America is getting fat.

Maybe you’ve noticed it happening gradually around you…or to you.

As a nation, we’ve fallen prey to a culture of luxury that promotes sensory overstimulation on several levels — overstimulating our eyes and ears with entertainment, overstimulating our tactile senses with pleasure, and overstimulating our taste buds with sugar and chemicals. Over time, we’ve found ourselves gaining weight, out of shape, suffering from inflammation and digestive diseases…and craving more!!

When The Answer Isn’t The Answer

On the other hand, there is a multi-billion-dollar industry that has grown in response to this health crisis, with mixed results. Ever since Jack LaLanne popularized fitness with his TV show back in the 1950s, smart people have been trying to improve upon it with new machines, new techniques, and new diets.

Some of them became household names: the grapefruit diet, the cabbage diet, negative calorie, the Detox Diet, The 3-day diet, the Tapeworm Diet (!), the Atkins Diet, the South Beach Diet, the Vegan Diet, Nutrisystems, Weight Watchers, paleo, keto, and on and on. Each of them had their pros and cons, but not one of them worked for everybody. Some of them actually created unexpected health problems for some of the people that tried them.

Why Are You Losing Weight?

When I overhear people talking about losing weight, I like to listen for clues about their motives. Some people want to lose weight because they just want to fit into their favorite clothes again, while others want to improve their health and energy, and losing weight is a side effect.

Consistently, people in the second group get better overall results. They feel better, enjoy more robust health, and drop a dress size in the process. People who crash diet strictly to lose weight go through withdrawal symptoms, headaches, lost energy, and when they are all done, they go back to the original lifestyle and put all the weight back on.

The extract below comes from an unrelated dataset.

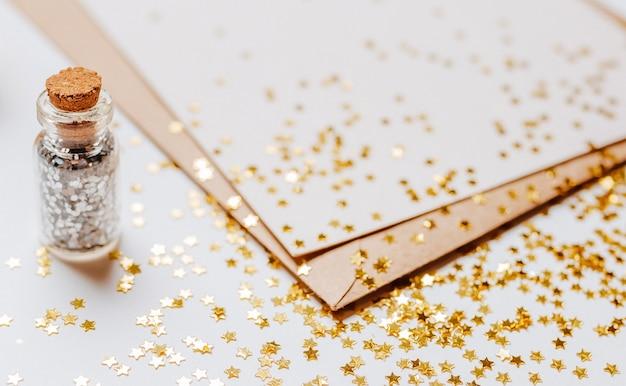 Pusta notatka z koperty, prezenty i złote gwiazdy brokat na białym tle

One of the core principles at the heart of my practice is that the closer we live our lives to our bodies’ original design (The Fundamentals), the healthier we will be. This is made more difficult because we live in a culture that confuses “change” with “advancement.” Some of the biggest technological breakthroughs of the last century have actually taken us away from our original design for optimal life.

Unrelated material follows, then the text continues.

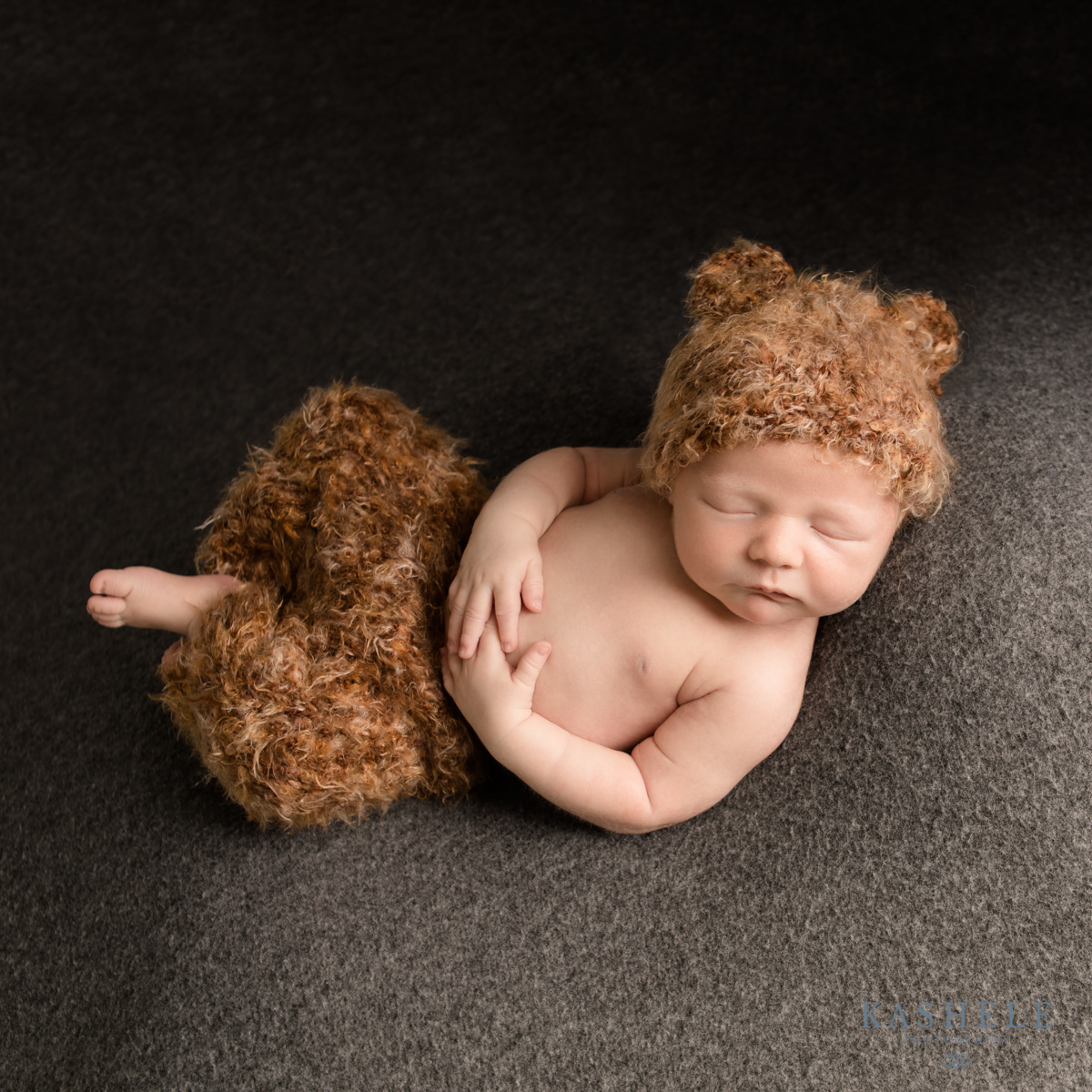 Image of baby boy in Huggalugs bear set doing Huck Finn pose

Modern Convenience Hurts Us Sometimes

Consider how conveniences like air conditioning, social media, and processed food have disrupted our lives:

  • Air conditioning moved our lives indoors, away from direct sunlight, fresh air, and direct connection with the earth (grounding).
  • Social media has distorted our social lives into a false, Photoshopped exchange of ideas through devices. It has removed physical touch, eye contact, and body language from our conversations.
  • Processed food started with the noble concept of making food last longer on the shelf and making it available to more people. The problem is that we began adding chemicals to improve the flavor and texture without testing them to make sure our bodies could handle them. The result has been a generation of people with chronic illnesses, cancers, and dementia, and an industry with blood on their hands and no-one to hold them accountable.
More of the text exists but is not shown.